TEXTE SOURCE:
□ □ □ □

Karl Popper et les critères de la scientificité Karl Popper a été préoccupé par la différenciation (démarcation) entre la science et les savoirs qui ne peuvent y prétendre. C'est un problème important et toujours d'actualité. En effet, la crédibilité à accorder à un résultat issu d'une démarche scientifique ou d'une démarche spéculative n'est évidemment pas la même.
JUIGNET Patrick. Karl Popper et les critères de la scientificité.Philosophie, science et société [en ligne]. 2015. http://www.philosciences.com
PLAN
- L'origine de la démarche de Popper
- Les critères de la scientificité
- L'intérêt du travail de Karl Popper
L'origine de la démarche de Popper
Lors d'un séminaire, Popper a indiqué l'origine de sa démarche. Le début du XXe siècle, alors qu'il était étudiant, a vu l'éclosion d'une profusion de "théories nouvelles souvent échevelées" (La quête inachevée, p. 60). À ce moment de sa formation, il s'intéressait simultanément à la relativité d'Einstein, à la psychanalyse freudienne, à la psychologie Adlérienne et au marxisme. Parmi les étudiants ces théories faisaient l'objet d'intenses débats. Karl Popper a alors eu le sentiment que les trois dernières doctrines "en dépit de leur prétention à la scientificité, participaient davantage d'anciens mythes que de la science" (La quête inachevée, p. 61).
Quant à la théorie d'Einstein, elle lui paraît bien différente. Il est frappé par le fait que selon Einstein lui-même, sa théorie serait intenable si elle ne parvenait pas à passer certains tests. Il écrit "Si le décalage vers le rouge des lignes spectrales dû au potentiel de gravitation devait ne pas exister la théorie générale de la relativité sera insoutenable" (Einstein Albert 1917 cité et traduit par Popper, La quête inachevée, p.49). Selon Popper cette attitude critique qui admet que l'on puisse infirmer sa théorie est caractéristique de la science. La théorie de la relativité a fait l'objet d'une expérience menée par Eddington en 1919. Il a effectué des mesures sur une éventuelle courbure des rayons lumineux prévue par la théorie de la relativité, lors d'une éclipse de soleil *.

□ □ □ □

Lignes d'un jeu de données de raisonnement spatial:
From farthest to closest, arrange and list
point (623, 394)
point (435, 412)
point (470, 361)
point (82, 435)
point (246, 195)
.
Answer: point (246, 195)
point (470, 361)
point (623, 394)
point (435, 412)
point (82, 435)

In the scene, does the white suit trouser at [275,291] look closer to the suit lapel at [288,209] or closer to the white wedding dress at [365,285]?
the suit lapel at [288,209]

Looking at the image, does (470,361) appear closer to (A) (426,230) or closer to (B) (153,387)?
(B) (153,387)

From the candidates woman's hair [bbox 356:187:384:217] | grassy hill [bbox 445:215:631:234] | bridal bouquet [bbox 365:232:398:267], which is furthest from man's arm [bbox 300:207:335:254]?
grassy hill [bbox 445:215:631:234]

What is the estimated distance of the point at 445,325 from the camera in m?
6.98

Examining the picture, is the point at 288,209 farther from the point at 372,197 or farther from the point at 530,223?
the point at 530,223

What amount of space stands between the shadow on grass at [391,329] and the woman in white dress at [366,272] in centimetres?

□ □ □ □

Pour chacune des affirmations suivantes, dites par oui ou par non si elle concorde avec le texte sur Karl Popper, en citant mot pour mot les termes du texte qui tranchent. (a) Popper était étudiant au début du XXe siècle. (b) Popper estimait que la psychanalyse freudienne relevait de la science. (c) L'expérience d'Eddington a eu lieu lors d'une éclipse de lune. Appuyez-vous uniquement sur le texte.

RÉSULTAT ATTENDU:
(a) Oui : « Le début du XXe siècle, alors qu'il était étudiant »
(b) Non : « en dépit de leur prétention à la scientificité, participaient davantage d'anciens mythes que de la science »
(c) Non : « lors d'une éclipse de soleil »